■ **TASK REQUIREMENTS**: Print only the lines from the one with "Crystal Springs 306 2" through the end of the data, exactly, and please omit pictures.

■ **AVAILABLE DATA**:
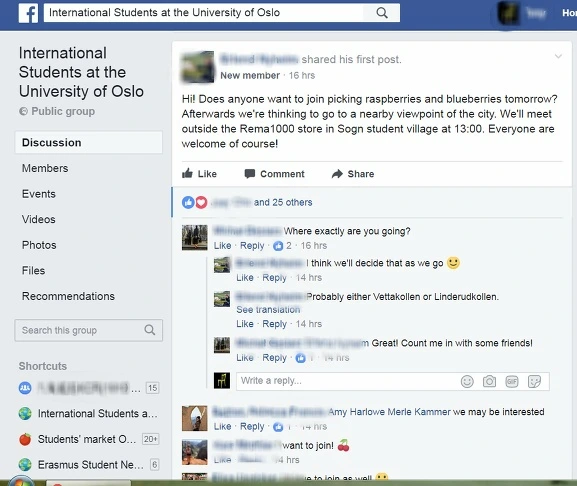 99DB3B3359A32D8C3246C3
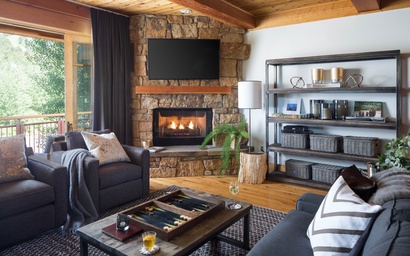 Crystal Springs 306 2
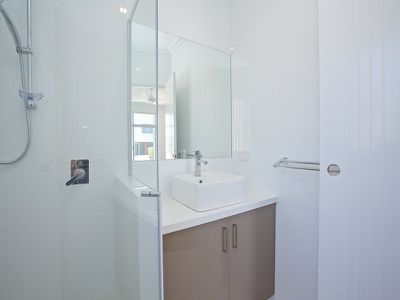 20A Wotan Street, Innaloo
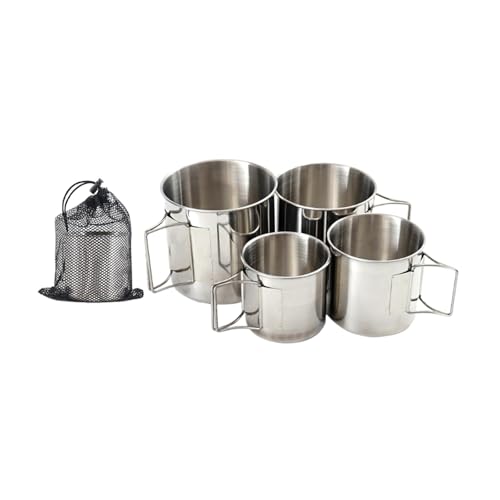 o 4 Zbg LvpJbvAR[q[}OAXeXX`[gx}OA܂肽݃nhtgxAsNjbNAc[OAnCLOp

■ **ANSWER BELOW**:
 Crystal Springs 306 2
 20A Wotan Street, Innaloo
 o 4 Zbg LvpJbvAR[q[}OAXeXX`[gx}OA܂肽݃nhtgxAsNjbNAc[OAnCLOp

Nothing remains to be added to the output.